Running a simulation means taking a model and sampling sort of distribution with it. Example simulation

Recapping molecular modelling

Remember, our model from a molecular modelling perspective is the potential energy, which depends on the coordinates of every atom or particle in the system. We can either model the system energy using QM or MM methods. QM methods are more accurate, but more expensive. MM methods simplify away some of the less-relevant details (this depends on your system), make some approximations, and allow us to study larger and slower systems.

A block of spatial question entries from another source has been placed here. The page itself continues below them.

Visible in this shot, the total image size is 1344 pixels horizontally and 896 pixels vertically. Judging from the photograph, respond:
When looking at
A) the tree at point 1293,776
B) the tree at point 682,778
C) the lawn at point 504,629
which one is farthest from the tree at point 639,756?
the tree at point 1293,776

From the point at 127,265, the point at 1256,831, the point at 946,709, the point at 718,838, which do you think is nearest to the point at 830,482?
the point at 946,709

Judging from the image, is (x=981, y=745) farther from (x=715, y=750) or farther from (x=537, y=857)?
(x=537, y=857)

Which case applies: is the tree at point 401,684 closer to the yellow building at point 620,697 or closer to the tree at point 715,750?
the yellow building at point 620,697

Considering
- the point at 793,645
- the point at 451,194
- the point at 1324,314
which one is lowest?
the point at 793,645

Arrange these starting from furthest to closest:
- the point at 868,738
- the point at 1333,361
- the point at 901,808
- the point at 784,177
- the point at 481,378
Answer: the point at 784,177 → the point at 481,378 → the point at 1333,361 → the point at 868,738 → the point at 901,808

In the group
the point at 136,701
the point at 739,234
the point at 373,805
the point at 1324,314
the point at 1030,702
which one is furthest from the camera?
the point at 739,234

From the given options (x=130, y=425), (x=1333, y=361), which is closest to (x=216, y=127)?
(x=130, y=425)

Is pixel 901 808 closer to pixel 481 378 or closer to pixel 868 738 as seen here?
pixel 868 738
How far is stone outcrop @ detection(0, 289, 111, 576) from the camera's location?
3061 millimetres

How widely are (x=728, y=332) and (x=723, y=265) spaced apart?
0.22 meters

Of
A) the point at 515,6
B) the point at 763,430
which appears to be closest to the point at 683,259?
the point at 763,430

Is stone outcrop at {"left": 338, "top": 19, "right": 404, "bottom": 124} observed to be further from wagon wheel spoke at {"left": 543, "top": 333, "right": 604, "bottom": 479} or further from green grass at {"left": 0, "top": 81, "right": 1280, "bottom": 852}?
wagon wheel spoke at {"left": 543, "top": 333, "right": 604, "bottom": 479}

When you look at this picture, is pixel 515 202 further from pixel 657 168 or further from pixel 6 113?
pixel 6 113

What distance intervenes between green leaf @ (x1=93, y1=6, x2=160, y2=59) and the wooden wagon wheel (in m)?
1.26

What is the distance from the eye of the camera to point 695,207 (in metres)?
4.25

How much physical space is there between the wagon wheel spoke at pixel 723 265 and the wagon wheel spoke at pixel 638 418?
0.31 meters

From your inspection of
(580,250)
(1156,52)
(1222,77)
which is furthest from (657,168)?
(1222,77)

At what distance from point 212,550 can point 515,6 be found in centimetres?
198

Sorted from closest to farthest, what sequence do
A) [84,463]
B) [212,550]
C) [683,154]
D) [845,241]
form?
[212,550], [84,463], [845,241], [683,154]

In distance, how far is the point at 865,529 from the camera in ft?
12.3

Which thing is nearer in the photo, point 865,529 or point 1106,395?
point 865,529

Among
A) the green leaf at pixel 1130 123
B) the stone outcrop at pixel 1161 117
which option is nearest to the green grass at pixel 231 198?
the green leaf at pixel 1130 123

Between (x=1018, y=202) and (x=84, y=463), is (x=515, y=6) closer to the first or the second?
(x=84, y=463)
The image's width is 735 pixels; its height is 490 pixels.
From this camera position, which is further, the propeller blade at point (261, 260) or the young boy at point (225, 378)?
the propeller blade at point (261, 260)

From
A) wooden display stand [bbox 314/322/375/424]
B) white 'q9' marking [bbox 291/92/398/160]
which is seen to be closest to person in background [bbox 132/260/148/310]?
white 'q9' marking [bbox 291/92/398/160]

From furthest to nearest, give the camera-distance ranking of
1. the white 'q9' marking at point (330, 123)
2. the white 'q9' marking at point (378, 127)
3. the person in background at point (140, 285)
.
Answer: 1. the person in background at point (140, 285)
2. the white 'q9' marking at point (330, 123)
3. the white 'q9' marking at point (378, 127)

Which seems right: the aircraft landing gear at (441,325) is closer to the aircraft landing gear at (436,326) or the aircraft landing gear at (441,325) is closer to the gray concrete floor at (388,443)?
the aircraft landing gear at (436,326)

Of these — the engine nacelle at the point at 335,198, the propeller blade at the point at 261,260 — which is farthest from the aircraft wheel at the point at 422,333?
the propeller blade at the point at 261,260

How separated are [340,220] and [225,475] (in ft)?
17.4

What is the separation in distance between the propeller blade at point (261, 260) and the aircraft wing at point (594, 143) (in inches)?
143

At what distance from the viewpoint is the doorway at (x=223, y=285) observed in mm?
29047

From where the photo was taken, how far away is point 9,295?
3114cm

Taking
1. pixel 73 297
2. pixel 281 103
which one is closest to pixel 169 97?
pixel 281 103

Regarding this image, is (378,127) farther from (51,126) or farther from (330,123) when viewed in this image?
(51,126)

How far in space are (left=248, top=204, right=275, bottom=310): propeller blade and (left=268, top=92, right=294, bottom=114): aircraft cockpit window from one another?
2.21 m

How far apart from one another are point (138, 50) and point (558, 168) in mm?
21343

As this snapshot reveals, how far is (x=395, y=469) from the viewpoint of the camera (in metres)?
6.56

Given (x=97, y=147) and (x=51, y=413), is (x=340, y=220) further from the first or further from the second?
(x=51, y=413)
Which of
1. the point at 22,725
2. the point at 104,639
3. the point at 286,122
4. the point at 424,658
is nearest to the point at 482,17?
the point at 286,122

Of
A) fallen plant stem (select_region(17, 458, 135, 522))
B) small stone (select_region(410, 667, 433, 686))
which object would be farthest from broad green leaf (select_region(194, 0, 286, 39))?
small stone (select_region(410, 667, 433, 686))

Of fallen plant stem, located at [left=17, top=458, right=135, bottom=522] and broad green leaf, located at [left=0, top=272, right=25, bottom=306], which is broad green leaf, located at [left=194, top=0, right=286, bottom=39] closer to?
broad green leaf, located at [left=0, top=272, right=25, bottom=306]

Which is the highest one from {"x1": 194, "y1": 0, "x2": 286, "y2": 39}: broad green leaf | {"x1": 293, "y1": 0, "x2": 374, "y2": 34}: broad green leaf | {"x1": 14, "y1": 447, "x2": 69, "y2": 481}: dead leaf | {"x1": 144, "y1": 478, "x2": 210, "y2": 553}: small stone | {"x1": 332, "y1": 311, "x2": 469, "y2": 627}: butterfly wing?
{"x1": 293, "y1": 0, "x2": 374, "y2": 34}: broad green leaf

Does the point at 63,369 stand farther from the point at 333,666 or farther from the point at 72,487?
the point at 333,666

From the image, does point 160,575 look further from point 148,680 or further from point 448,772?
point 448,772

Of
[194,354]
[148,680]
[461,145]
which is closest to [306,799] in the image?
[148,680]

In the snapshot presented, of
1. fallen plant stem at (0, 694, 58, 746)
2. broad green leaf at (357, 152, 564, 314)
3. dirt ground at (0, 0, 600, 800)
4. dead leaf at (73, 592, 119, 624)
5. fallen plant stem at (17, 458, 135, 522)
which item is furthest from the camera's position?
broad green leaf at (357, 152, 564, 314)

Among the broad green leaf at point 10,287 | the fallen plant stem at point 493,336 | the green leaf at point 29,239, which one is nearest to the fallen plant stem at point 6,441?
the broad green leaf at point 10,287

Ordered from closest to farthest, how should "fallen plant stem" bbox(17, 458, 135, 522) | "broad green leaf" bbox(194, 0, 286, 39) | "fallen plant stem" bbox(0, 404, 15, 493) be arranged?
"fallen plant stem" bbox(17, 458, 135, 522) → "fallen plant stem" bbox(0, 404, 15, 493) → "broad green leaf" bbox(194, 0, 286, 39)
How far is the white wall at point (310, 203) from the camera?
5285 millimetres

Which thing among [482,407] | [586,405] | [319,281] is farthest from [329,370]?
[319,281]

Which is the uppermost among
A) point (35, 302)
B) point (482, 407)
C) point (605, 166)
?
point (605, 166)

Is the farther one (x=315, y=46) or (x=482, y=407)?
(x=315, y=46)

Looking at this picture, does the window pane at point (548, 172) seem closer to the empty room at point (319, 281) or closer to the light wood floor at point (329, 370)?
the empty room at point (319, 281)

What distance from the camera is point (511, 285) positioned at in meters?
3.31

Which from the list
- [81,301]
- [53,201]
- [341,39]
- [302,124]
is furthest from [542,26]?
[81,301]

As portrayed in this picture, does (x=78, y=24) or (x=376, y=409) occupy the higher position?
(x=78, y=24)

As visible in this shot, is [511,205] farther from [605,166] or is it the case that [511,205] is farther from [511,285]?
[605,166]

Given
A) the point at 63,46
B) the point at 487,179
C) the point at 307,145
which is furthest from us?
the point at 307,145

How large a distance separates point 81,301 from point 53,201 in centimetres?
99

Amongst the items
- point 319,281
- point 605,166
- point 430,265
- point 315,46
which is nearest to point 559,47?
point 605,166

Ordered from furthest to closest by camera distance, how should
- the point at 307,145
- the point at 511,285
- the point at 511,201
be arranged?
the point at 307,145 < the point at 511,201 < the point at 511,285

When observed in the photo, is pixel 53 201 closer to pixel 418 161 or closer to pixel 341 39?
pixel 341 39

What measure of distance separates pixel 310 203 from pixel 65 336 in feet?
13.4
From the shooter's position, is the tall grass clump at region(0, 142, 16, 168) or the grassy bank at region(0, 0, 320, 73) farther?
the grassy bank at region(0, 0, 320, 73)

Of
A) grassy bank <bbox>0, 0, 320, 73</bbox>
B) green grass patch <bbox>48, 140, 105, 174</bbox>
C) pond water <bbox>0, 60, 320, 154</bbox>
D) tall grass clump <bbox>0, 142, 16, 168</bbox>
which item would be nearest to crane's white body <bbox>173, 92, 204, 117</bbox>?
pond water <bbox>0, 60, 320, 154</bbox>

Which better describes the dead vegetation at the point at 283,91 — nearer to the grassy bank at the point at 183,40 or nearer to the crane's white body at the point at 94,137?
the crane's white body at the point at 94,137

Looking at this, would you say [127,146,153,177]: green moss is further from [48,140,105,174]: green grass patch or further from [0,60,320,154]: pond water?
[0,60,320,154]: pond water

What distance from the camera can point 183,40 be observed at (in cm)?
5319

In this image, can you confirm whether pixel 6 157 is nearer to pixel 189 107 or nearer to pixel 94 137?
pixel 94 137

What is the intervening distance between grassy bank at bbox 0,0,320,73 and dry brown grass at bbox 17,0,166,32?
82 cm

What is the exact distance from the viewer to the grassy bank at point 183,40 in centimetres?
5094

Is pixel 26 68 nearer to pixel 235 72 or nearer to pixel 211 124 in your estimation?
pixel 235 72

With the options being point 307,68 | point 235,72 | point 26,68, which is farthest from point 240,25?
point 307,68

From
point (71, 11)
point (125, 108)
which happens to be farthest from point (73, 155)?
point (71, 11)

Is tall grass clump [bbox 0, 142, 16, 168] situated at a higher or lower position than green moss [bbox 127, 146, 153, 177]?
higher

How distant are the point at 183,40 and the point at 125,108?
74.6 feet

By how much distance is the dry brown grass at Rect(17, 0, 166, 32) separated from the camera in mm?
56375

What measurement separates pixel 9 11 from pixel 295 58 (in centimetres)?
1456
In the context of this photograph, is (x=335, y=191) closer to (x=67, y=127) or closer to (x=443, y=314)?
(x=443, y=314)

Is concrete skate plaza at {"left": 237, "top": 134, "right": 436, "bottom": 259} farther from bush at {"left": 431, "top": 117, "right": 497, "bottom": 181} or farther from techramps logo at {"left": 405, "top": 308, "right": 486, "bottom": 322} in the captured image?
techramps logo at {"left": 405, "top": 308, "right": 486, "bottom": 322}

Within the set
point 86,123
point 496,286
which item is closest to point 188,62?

The Boltzmann distribution

The Boltzmann distribution describes the probability of observing states as a function of its energy and other thermodynamic variables (like the temperature). Delving into the thermodynamic theory, the Boltzmann distribution is the distribution that maximizes a system's entropy, so this is a physically-rooted distribution. Concisely put into an equation:

$\Huge p_i \; \alpha \; e^{E_i/k_BT}$

where $p_i$ is the probability of a state, $E$ is the energy of the system, $k_b$ is Boltzmann's constant, and $T$ is the temperature

What is a 'state'?

In the Boltmzann distribution, a state refers to an energetic state (which can be associated to a chemical structure's 3D coordinates. Going further, depending on our thermodynamic conditions, we have macrostates that desribe a system's macroscopic properties (like temperature, pressure, volume, energy, number of particles). There are a set of microstates that can satisfy or achieve a particular macrostate.

For example, if you had 3 coins, you could have a macrostate consisting of 2 Tails and 1 Head. The corresopnding micorstates might be HTT, THT, TTH

Application to molecular simulation

One often overlooked fact is that all molecules move around, a lot or a little (unless you're at absolute zero but that's not the point). Thermal motion means that every atom vibrates a little bit - every molecule can wiggle ever so slightly or fly around. However, the physical phenomenon that atoms move around is the whole reason we have a distribution of configurations (coordinates)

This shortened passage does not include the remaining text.